Generic deriving: new default methods
Simon Peyton-Jones
simonpj at microsoft.com
Wed Jan 12 09:13:40 CET 2011
| * Does the generic default have to be fixed at the time of the class
| definition?
|
| I think that Pedro's proposal's say "no", whereas Simon's proposals
| imply "yes" to this question. I think that it may be a common scenario
| that someone writes a library defining a class, and someone else comes
| up with a generic way to define instances for the class. I think it
| would be good if we could support that.
Harumph. Well that would involve a new nest of design issues
* What if there was more than one generic default visible?
* What if a class had both a H98 default for a method, and a "later" generic default?
* Could the generic defaults be overlapping? eg
generic instance Representable a => C a where
op4 = blah
generic instance Representable a => C [a] where
op4 = blah-list
* What does it mean for a generic default to be "visible" anyway? I suppose you could say "use the same rules as instance declarations, but those rules are horrible.

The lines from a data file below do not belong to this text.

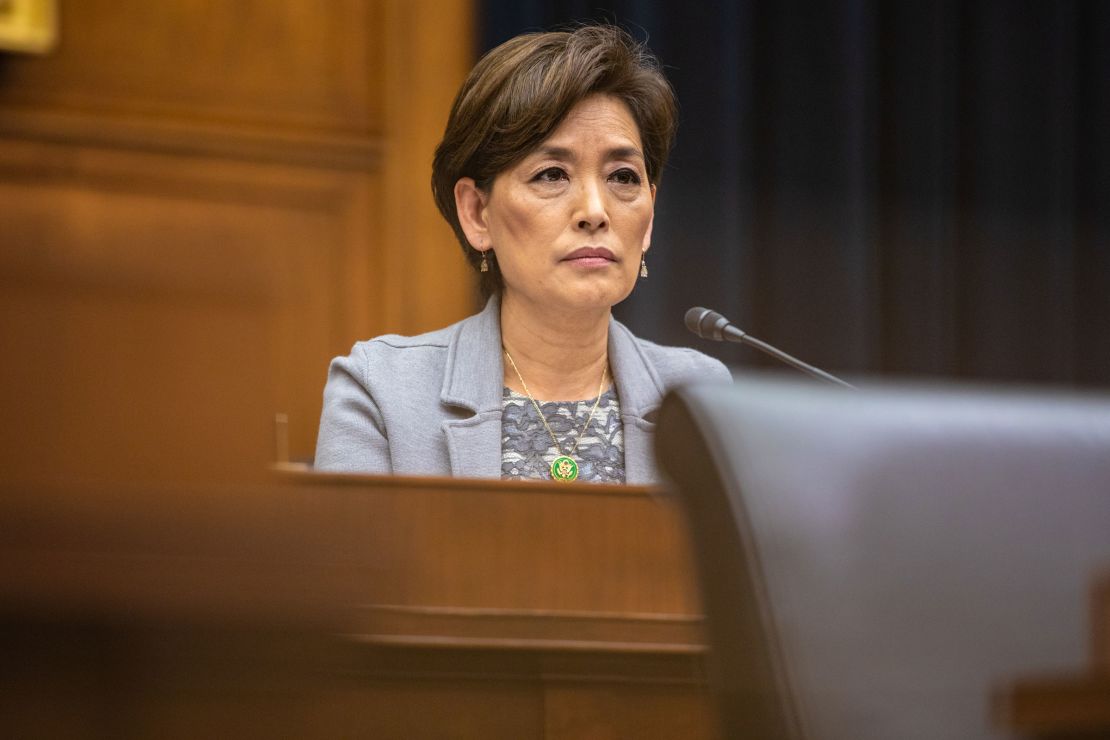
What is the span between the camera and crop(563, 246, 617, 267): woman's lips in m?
1.87

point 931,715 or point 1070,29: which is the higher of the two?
point 1070,29

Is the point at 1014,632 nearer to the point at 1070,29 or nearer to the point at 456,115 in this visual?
the point at 456,115

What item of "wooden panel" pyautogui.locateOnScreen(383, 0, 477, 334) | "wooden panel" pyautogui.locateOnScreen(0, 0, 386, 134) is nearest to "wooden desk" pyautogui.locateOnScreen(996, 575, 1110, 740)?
"wooden panel" pyautogui.locateOnScreen(383, 0, 477, 334)

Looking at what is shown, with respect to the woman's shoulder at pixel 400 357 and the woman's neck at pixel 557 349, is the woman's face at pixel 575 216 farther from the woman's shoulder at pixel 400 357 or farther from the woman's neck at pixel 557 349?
the woman's shoulder at pixel 400 357

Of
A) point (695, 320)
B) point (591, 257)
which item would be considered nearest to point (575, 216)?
point (591, 257)

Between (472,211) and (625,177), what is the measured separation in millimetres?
219

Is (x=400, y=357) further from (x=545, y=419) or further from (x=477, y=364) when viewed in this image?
(x=545, y=419)

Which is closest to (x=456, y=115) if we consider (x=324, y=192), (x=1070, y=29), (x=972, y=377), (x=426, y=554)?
(x=324, y=192)

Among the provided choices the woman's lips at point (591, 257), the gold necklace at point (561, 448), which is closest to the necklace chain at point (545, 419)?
the gold necklace at point (561, 448)

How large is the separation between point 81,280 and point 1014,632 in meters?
0.44

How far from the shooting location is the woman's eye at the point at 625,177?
191cm

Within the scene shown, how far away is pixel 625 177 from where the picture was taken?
192 centimetres

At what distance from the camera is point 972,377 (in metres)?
3.13

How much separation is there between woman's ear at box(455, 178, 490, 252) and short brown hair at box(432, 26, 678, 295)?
1 centimetres
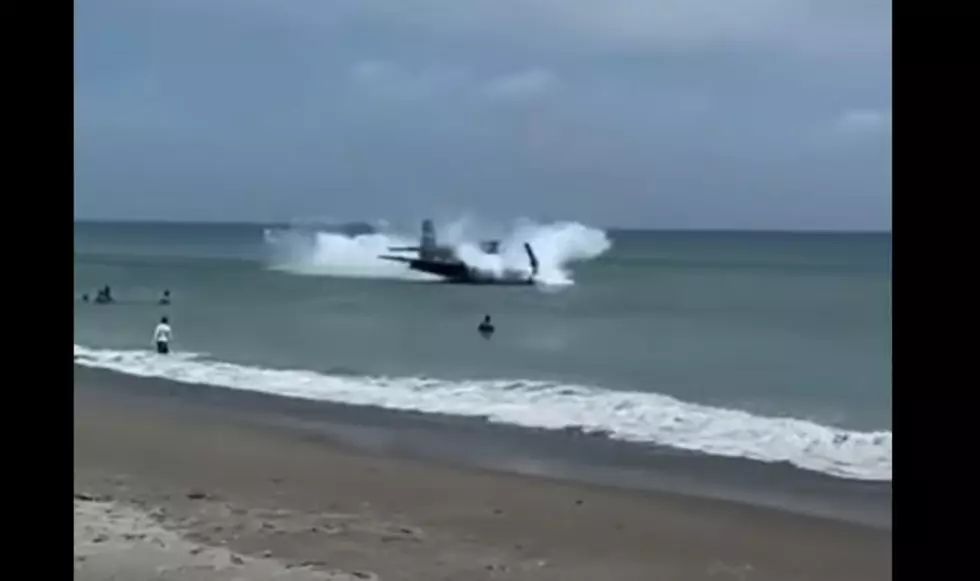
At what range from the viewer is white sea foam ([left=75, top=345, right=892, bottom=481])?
19.0 ft

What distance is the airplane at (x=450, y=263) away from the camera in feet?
67.9

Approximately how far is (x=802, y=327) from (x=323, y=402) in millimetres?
8900

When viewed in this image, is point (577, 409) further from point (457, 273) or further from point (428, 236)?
point (428, 236)

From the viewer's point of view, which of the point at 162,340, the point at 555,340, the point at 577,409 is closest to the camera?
the point at 577,409

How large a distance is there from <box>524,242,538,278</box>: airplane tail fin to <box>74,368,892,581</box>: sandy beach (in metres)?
17.0

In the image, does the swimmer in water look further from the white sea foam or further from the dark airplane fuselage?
the dark airplane fuselage

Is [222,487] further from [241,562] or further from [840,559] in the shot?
[840,559]

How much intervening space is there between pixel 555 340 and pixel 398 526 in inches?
334

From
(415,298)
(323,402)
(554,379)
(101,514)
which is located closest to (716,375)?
(554,379)

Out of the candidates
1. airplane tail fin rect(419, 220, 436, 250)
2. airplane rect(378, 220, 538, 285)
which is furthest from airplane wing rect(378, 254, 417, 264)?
airplane tail fin rect(419, 220, 436, 250)

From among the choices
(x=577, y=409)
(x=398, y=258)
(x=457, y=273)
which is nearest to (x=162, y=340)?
(x=577, y=409)

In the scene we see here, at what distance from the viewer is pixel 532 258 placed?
2362 centimetres

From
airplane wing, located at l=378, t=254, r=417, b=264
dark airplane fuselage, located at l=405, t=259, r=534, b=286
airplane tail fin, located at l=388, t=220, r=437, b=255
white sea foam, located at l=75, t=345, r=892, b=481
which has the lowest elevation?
white sea foam, located at l=75, t=345, r=892, b=481
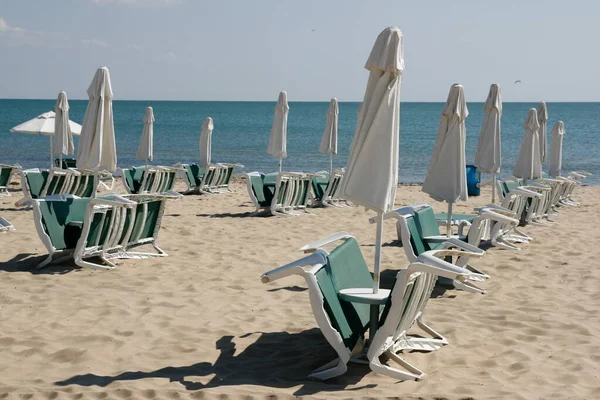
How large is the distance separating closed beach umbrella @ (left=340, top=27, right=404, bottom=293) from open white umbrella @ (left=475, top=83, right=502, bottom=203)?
5920mm

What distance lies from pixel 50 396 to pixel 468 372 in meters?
2.49

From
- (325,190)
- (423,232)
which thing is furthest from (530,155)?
(423,232)

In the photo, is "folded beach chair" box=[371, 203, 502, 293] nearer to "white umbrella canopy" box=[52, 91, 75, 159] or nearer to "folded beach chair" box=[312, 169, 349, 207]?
"folded beach chair" box=[312, 169, 349, 207]

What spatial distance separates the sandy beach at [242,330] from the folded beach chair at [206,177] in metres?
6.98

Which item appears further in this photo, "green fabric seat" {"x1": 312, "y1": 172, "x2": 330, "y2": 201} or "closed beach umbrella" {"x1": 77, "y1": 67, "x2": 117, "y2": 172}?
"green fabric seat" {"x1": 312, "y1": 172, "x2": 330, "y2": 201}

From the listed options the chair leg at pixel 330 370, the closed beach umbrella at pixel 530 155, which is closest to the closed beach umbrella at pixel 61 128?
the closed beach umbrella at pixel 530 155

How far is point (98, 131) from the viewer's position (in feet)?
29.5

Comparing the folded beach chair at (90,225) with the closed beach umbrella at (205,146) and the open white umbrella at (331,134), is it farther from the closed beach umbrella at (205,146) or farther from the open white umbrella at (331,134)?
the closed beach umbrella at (205,146)

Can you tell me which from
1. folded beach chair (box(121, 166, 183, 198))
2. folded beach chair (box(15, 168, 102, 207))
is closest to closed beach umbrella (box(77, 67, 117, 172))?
folded beach chair (box(15, 168, 102, 207))

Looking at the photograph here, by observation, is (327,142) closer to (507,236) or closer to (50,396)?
(507,236)

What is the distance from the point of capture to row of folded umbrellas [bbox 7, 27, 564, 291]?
439 cm

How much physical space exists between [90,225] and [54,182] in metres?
5.35

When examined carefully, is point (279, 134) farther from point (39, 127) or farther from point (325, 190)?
point (39, 127)

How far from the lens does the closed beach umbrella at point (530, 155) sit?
12.7 m
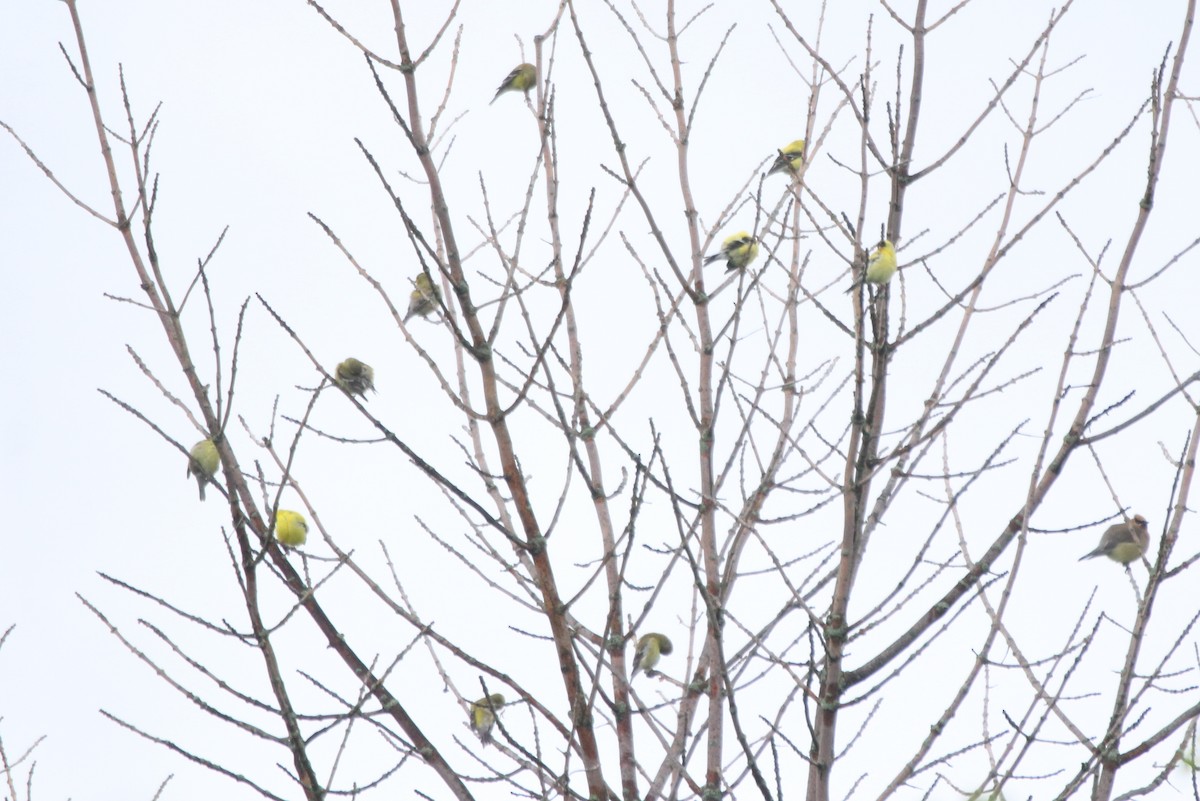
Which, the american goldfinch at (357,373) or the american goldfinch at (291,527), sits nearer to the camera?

* Can different methods (op3 and op4) have different generic defaults? eg
generic instance Representable a => C a where
op3 = blah3
...and somewhere else...
generic instance Foogle a => C a where
op4 = blah 4
* How do generic instances differ from ordinary (overlapping) instances. They are pretty close as you can see above.
Now there are legitimate questions about "superclass defaults" etc, see http://hackage.haskell.org/trac/ghc/ticket/788 and http://hackage.haskell.org/trac/ghc/ticket/2895. But I don't want to conflate the two.
So for my money, I say let's stick to the H98 mechanism, of specifying defaults with the class, and treat the issue of overriding etc separately.
Or can you see simple answers to the above?